Pytorch tensors implement numpy style broadcast semantics which will work for this problem.
It's not clear from the question if you want to perform matrix multiplication or element-wise multiplication. In the length 2 case that you showed the two are equivalent, but this is certainly not true for higher dimensionality! Thankfully the code is almost the same so I'll just give both options.
A = torch.FloatTensor([[1, 2], [3, 4]])
B = torch.FloatTensor([[0, 0], [1, 1], [2, 2]])
# matrix multiplication
C_mm = (A.T[:, None, :, None] @ B[None, :, None, :]).flatten(0, 1)
# element-wise multiplication
C_ew = (A.T[:, None, :, None] * B[None, :, None, :]).flatten(0, 1)

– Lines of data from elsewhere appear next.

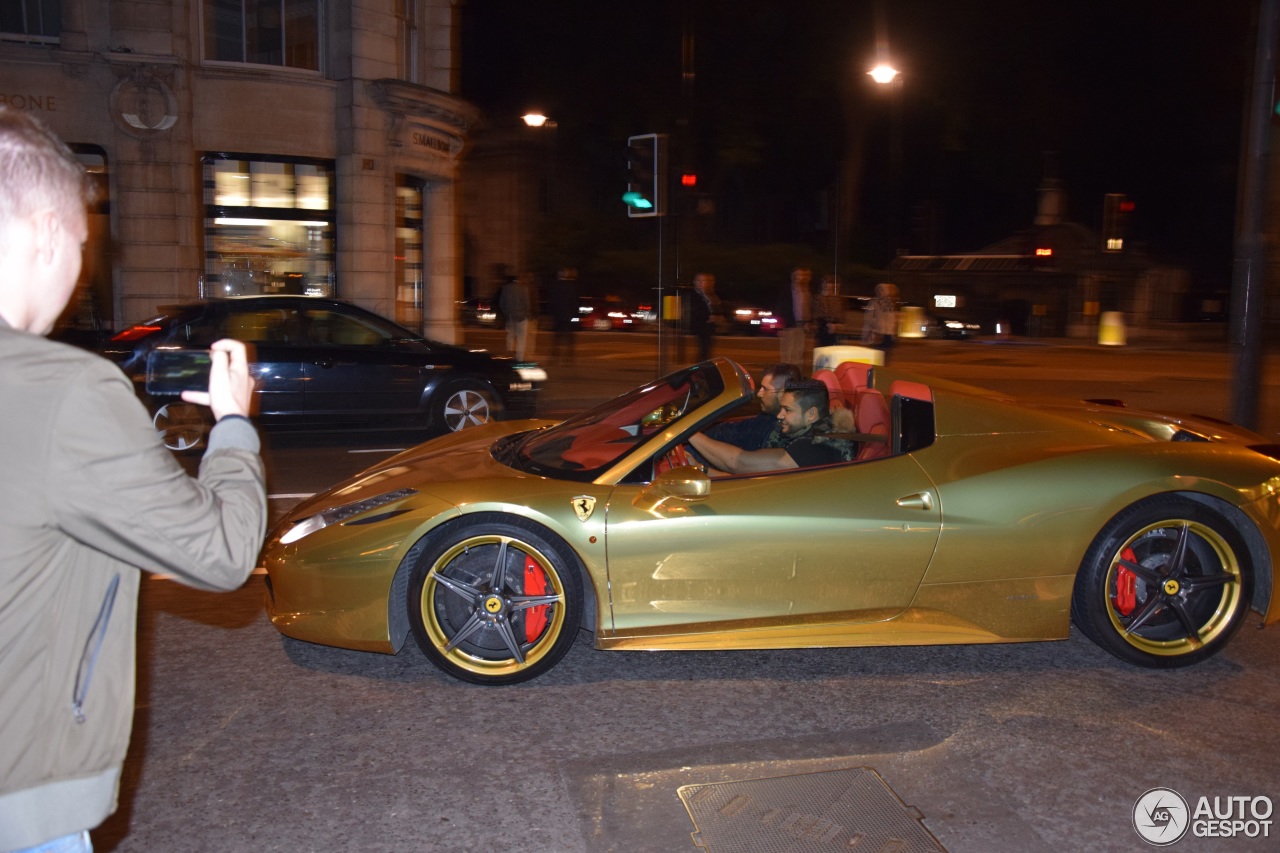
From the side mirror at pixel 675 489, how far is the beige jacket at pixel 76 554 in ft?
9.04

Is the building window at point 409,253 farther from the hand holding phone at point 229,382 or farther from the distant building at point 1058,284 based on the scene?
the distant building at point 1058,284

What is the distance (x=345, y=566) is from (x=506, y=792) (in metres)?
1.32

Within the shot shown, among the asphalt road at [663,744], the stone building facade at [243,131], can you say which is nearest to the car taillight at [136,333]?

Code description. A.T transposes A and the indexing with None inserts unitary dimensions so A.T[:, None, :, None] will be shape (2, 1, 2, 1) and B[None, :, None, :] is shape (1, 3, 1, 2). Since @ (matrix multiplication) operates on the last two dimensions of tensors, and broadcasts the other dimensions, then the result is matrix multiplication for each column of A times each row of B. In the element-wise case the broadcasting is performed on every dimension. The result is a (2, 3, 2, 2) tensor. To turn it into a (6, 2, 2) tensor we just flatten the first two dimensions using Tensor.flatten.